I have successed to launch the virtual machine, to install Windows 10 and to connect it from a remote SPICE client

But I have successed only without VGA Passthrough !!!

Once I try to give the virtual machine a graphic card it's not possible to access the machine with SPICE client and the process is completly blocked !
I can't even kill the qemu process with a kill -9 PID of [qemu process]

The hardware is new and I have tried to follow a lot of guide but none gave me the solution

---------------------------------------------------------------------------------------

--- Here is my hardware setup : ---

Gigabyte TRX40 Designare
AMD Threadripper 3960x
AMD Radeon RX480

This computer is attached to the network and I don't plan to use it as a desktop with screen
I have an other one from where I connect to the virtual machine with SPICE client. (SPICE client is really fast !)

---------------------------------------------------------------------------------------

What I have done :

I have installed Debian Buster with a ssh server and nothing more

I have installed qemu and KVM

I have successed to install Windows 10 with a remote SPICE client and I can start and stop the virtual machine without any problem when I use this command

Code: Select all
qemu-system-x86_64 -name windows10_vm -uuid xxxxxxxx-xxxx-xxxx-xxxx-xxxxxxxxxxxx -k fr-ch -machine type=pc-i440fx-3.1,accel=kvm -cpu host -smp 8,sockets=1,cores=8,threads=1 -m 16G -rtc clock=host,base=localtime -serial none -parallel none -soundhw hda -usb -device usb-tablet -boot order=dc -drive id=disk0,if=virtio,cache=none,format=raw,file=/dev/disk -drive file=/directory/ISO/Win10x64.iso,index=1,media=cdrom -drive file=/directory/virtio-win-0.1.171.iso,index=2,media=cdrom -spice port="5900",addr="0.0.0.0",disable-ticketing -vga qxl


---------------------------------------------------------------------------------------

After that I decided to try to enable VGA Passthrough

I have done the following :

-> enabled IOMMU in the BIOS

-> then search the id of the graphical card

Code: Select all
root@nightmare # lspci -v
...
21:00.0 VGA compatible controller: Advanced Micro Devices, Inc. [AMD/ATI] Ellesmere [Radeon RX 470/480] (rev c7) (prog-if 00 [VGA controller])
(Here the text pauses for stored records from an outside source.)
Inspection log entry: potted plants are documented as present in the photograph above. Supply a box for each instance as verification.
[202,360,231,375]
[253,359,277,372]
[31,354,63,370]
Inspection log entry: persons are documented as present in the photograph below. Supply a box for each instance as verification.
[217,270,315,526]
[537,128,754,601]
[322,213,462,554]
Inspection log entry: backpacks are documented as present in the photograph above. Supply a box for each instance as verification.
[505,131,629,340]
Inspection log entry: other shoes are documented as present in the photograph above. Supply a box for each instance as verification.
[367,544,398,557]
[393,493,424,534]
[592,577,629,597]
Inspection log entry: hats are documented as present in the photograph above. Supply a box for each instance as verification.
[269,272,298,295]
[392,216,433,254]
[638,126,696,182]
21:00.1 Audio device: Advanced Micro Devices, Inc. [AMD/ATI] Ellesmere HDMI Audio [Radeon RX 470/480 / 570/580/590]
...


there is nothing more in this IOMMU group so as what I have understood it's ok if I'm not wrong ?

then create a file to enable vfio module for the graphical card

Code: Select all
root@nightmare # cat /etc/modprobe.d/vfio.conf

options vfio-pci ids=1002:67df,1002:aaf0
options vfio-pci disable_vga=1


then create a file to blacklist amdgpu

Code: Select all
root@nightmare # cat /etc/modprobe.d/blacklist.conf

blacklist amdgpu


and after that add parameters to the /etc/default/grub.conf
first parameters enable IOMMU and second to disable the EFI/VESA framebuffer

Code: Select all
root@nightmare # cat /etc/default/grub

GRUB_CMDLINE_LINUX_DEFAULT="quiet amd_iommu=on video=vesafb:off,efifb:off"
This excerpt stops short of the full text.